- **Soal Latihan**
[1] Dalam tulisan tentang asap rokok, benda apa yang disembunyikan penulis dari para perokok?
[2] Tolong teruskan tulisan tentang asap rokok itu dengan bagian berikutnya, dimulai sesudah kalimat terakhir yang tampil.

- **Sumber**
::::::::::

Quantcast
Channel: Dunia Kecil Indi
Viewing all articles
Browse latest Browse all 312

Don't Kill Me!

$
0
0


Kalau ada acara kumpul-kumpul gue sering mendadak cemas dan pengen mengurung diri di kamar. Apalagi kalau kerabat-kerabat yang seusia dengan Ibu dan Bapak datang. Uh, mau menghilang saja rasanya... Bukan, gue bukan ingin menghindari mereka, ---tapi asap rokoklah yang membuat gue ketakutan setengah mati! 

“Tradisi” merokok sepertinya memang sudah mendarah daging. Semenjak gue kuliah pemandangan asap mengepul jadi pandangan sehari-hari. Saat gue lagi makan siang di kantin, lagi menunggu dijemput pulang, bahkan di dalam kelas, ---jika kebetulan kebagian dosen yang entah kenapa merasa nggak berdosa untuk membunuh mahasiswanya pelan-pelan. Katanya sih merokok bisa menambah keakraban, apalagi jika ditemani oleh kopi dan camilan hangat. At least begitulah kata teman-teman laki-laki dan om-om gue, kalau sudah berkumpul sambil merokok bisa dipastikan betah berlama-lama. Ya, mungkin seperti suku Indian yang gue lihat di film koboi, mereka menghisap calumet sambil berkumpul setelah hari yang panjang untuk kedamaian. Bedanya teman-teman dan om-om gue ini hidupnya di zaman modern, ---zaman dimana banyak hal lain yang bisa dilakukan untuk mengisi waktu selain dengan merokok.

What I wore: Dress: Toko Kecil Indi (my design) | Shoes: Noche | Ukulele: Mahalo

Gue nggak bermasalah dengan perokok. Ibu dan Bapak perokok berat, begitu juga dengan Ray, meskipun frekuensi merokoknya sudah banyak berkurang dibandingkan dulu. Yang menjadi masalah buat gue itu perokok egois, ---perokok yang hobi bagi-bagi penyakit. I hate to admit, tapi om-om gue juga termasuk perokok egois. Kalau sedang acara kumpul-kumpul mereka dengan ringannya menghisap rokok sambil mengajak ngobrol keponakannya alias gue. Bla... bla... bla... wajah mereka tersenyum tapi di waktu bersamaan mereka juga mencekik gue. Posisi gue jadi serba salah, kalau menghindar dianggap nggak sopan sedangkan kalau tetap diam sama saja dengan nggak sayang diri sendiri. Padahal keinginan untuk melindungi diri dari asap rokok ini bukan tanpa usaha, lho. Gue sudah berusaha, ---sangat keras. Dari mulai acting batuk ala sinetron, meminta dengan baik-baik, meminta Ibu dan Bapak untuk nggak merokok saat ada om-om gue (supaya mereka nggak enak, lol), sampai dengan menyembunyikan asbak dan membuang rokok mereka diam-diam.

::::::::::

- **Kutipan Daftar**
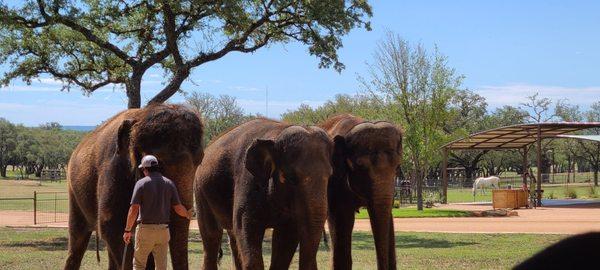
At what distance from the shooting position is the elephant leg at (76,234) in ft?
35.7

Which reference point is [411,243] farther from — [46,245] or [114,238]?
[114,238]

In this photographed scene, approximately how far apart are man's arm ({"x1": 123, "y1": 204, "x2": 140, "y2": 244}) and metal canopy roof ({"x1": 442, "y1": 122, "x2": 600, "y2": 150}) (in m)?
34.2

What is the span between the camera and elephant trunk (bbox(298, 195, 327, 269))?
8820 mm

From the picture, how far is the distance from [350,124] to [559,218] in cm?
2258

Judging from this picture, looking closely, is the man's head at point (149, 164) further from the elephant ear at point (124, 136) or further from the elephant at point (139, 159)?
the elephant ear at point (124, 136)

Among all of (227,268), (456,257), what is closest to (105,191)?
(227,268)

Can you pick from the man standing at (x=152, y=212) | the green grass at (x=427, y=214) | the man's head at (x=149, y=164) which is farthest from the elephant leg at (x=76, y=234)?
the green grass at (x=427, y=214)

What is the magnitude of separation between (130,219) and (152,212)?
23cm

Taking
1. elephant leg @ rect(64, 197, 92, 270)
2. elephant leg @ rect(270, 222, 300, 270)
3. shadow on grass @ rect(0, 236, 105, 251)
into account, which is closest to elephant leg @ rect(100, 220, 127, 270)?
elephant leg @ rect(270, 222, 300, 270)

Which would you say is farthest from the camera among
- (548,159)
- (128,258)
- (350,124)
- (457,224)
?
(548,159)

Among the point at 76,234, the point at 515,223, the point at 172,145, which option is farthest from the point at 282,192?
the point at 515,223

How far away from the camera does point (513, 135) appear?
44.8 metres

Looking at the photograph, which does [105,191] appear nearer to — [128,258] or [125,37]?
[128,258]

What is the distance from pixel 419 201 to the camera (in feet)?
130
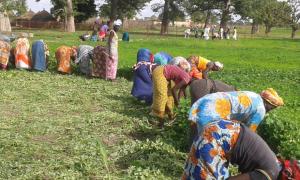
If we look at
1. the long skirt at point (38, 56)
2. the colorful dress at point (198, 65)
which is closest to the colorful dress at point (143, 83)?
the colorful dress at point (198, 65)

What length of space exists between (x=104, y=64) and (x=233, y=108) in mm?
10730

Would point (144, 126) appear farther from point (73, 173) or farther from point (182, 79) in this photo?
point (73, 173)

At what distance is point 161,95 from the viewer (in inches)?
369

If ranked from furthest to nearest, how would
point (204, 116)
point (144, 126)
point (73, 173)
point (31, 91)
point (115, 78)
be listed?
point (115, 78)
point (31, 91)
point (144, 126)
point (73, 173)
point (204, 116)

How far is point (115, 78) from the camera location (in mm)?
16031

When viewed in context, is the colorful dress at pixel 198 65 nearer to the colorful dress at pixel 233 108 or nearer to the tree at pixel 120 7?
the colorful dress at pixel 233 108

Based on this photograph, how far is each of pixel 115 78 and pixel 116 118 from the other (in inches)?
233

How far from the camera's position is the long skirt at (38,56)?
1691 centimetres

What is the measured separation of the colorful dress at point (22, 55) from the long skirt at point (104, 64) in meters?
2.44

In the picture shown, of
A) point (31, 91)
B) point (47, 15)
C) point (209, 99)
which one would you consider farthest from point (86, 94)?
point (47, 15)

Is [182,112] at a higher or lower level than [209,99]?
lower

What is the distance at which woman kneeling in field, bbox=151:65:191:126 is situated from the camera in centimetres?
908

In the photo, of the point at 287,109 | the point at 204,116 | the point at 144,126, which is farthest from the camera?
the point at 144,126

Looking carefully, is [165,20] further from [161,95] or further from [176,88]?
[176,88]
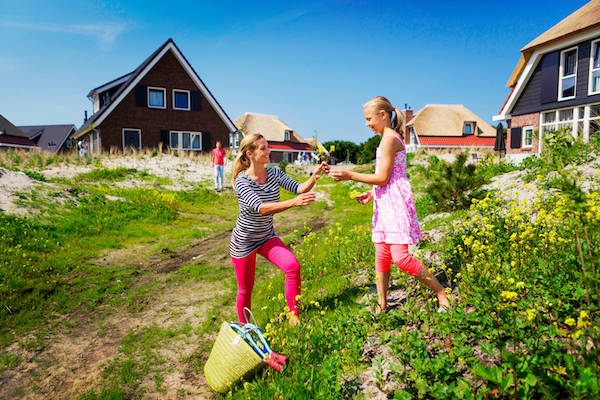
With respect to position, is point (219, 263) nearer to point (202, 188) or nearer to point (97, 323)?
point (97, 323)

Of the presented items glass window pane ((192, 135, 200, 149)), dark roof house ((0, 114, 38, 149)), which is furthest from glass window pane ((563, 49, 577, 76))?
dark roof house ((0, 114, 38, 149))

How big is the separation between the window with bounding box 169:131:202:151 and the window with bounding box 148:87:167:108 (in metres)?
2.17

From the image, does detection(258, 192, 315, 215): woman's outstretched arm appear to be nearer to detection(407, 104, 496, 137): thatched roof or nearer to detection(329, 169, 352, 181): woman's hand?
detection(329, 169, 352, 181): woman's hand

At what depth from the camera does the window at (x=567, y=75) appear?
18.5 metres

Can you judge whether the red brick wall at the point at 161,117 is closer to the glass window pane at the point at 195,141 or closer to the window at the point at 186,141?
the window at the point at 186,141

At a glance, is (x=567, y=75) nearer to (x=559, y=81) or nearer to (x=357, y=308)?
(x=559, y=81)

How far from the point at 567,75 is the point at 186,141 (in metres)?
24.2

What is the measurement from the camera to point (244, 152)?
4.04 m

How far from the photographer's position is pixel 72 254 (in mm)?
7199

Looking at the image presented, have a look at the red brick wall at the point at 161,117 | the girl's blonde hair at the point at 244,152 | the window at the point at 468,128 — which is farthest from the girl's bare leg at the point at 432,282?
the window at the point at 468,128

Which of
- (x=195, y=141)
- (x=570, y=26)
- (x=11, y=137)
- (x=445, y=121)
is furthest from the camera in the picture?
(x=445, y=121)

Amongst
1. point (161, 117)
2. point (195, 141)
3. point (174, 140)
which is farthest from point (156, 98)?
point (195, 141)

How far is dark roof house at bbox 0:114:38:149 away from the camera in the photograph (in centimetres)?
4120

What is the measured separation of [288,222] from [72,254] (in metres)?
5.74
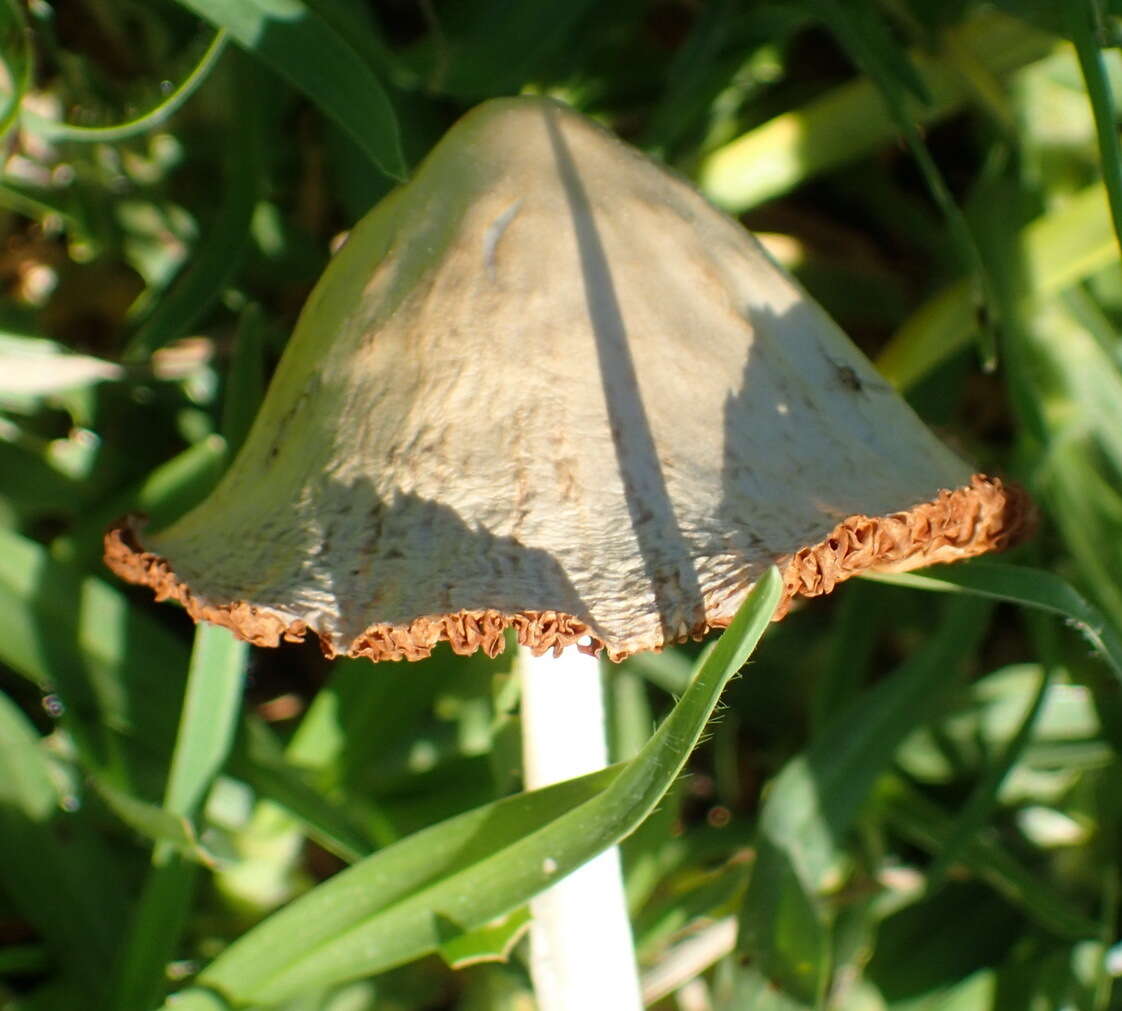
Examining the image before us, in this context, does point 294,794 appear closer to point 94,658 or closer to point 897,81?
point 94,658

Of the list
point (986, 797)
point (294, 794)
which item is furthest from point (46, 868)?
point (986, 797)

::::::::::

- **Jawaban Tiap Soal**
[1] Asbak.

[2]
Rumah Ibu dan Bapak cukup luas, tapi daerah garasi pun termasuk no smoking area karena di sana ada Eris (our lovely dog), lengkap dengan baju-baju dan segala perlengkapannya. Sayangnya om-om gue (dan kerabat lainnya) menganggap kalau it’s okay untuk merokok di dekat hewan. Dan saat gue bilang “jangan” malah gue yang dianggap berlebihan. Dulu pun Ibu dan Bapak begitu, mereka kadang merokok sambil bermain bersama Eris di garasi atau halaman. Prinsip mereka (dulu) asalkan nggak merokok di dalam rumah atau dekat-dekat gue artinya aman. Tapi sekarang setelah mereka tahu bahaya nikotin, jangankan dekat Eris, dekat bajunya pun nggak berani. Mereka hanya merokok sambil mengurung diri di ruang ber hexos fan atau di luar, di kursi yang letaknya dekat dengan pagar rumah.

Semoga meja di semua rumah bisa begini; nggak ada asbak dan rokoknya :)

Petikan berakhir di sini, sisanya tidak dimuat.